Courtesy of MDA Information Systems LLC
Holy Toledo! Natural gas was on fire yesterday! (pun most definitely intended!). The July contract popped 11.9¢, 5.5%, closing at $2.288. Numerous factors were at play here. First, traders came in yesterday noting the weather forecast warmed up from the ones before the holiday. Second, the EIA released their monthly production report noting U.S. production fell 0.9 Bcf/d which was about 0.3 Bcf/d greater than expected. Third, technical resistance was broken when we breached the 200 day moving average at $2.19 which brought in short covering. The breaching of the 200 day moving average is often looked at by traders/technicians as a major trend change. So you had a trifecta yesterday for the bulls, and they took it and ran, or should I say stampeded!

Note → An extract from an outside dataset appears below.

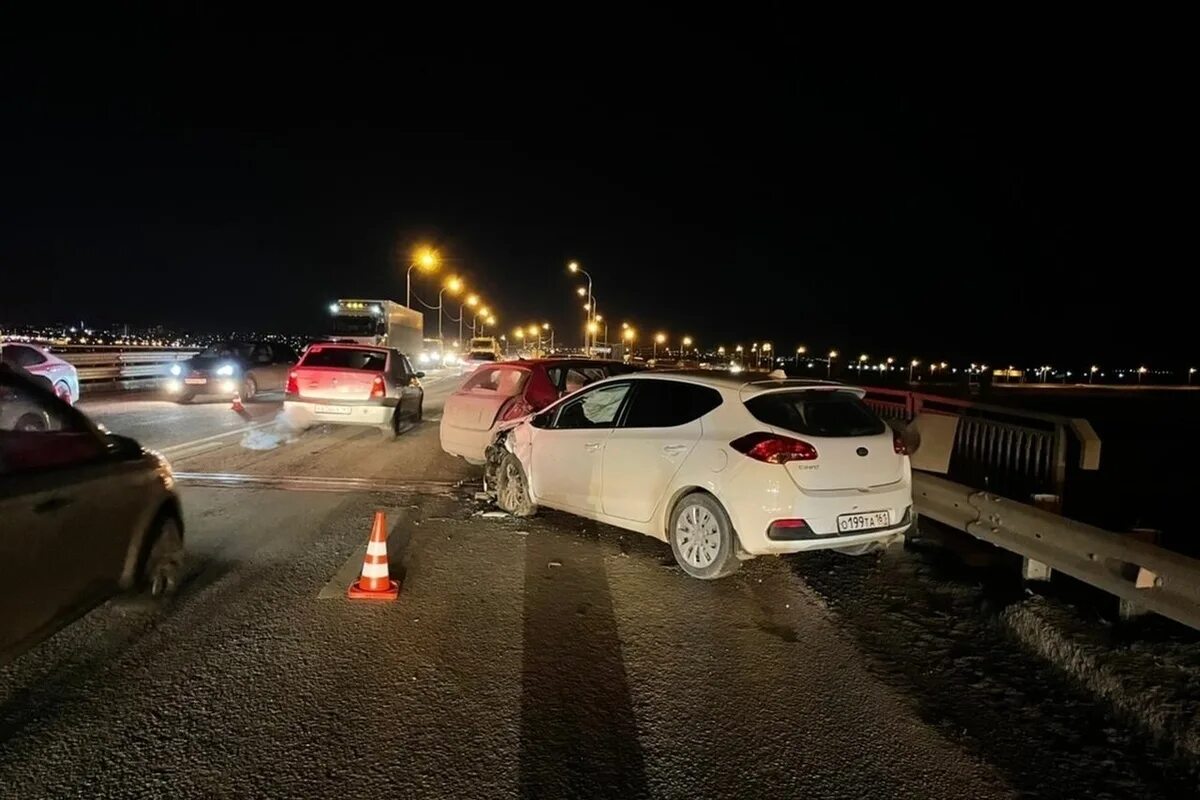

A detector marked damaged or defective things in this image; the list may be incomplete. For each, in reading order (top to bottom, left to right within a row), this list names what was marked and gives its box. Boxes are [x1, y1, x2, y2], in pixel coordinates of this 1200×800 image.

This morning the bulls continue to push the market higher with natty trading up 4.6¢ which is down a couple of pennies from the high earlier.
There are 61 nuclear power plants operating 99 reactors in the U.S. which are located in 30 states. Did you ever wonder where the uranium comes from to fuel these plants? Well it’s not from the U,S. Only 2.6% of the 57 million pounds of uranium purchased for these plants came from U.S. sources, Nebraska and Wyoming. Over 50% came from Canada and, are you ready? Kazakhstan.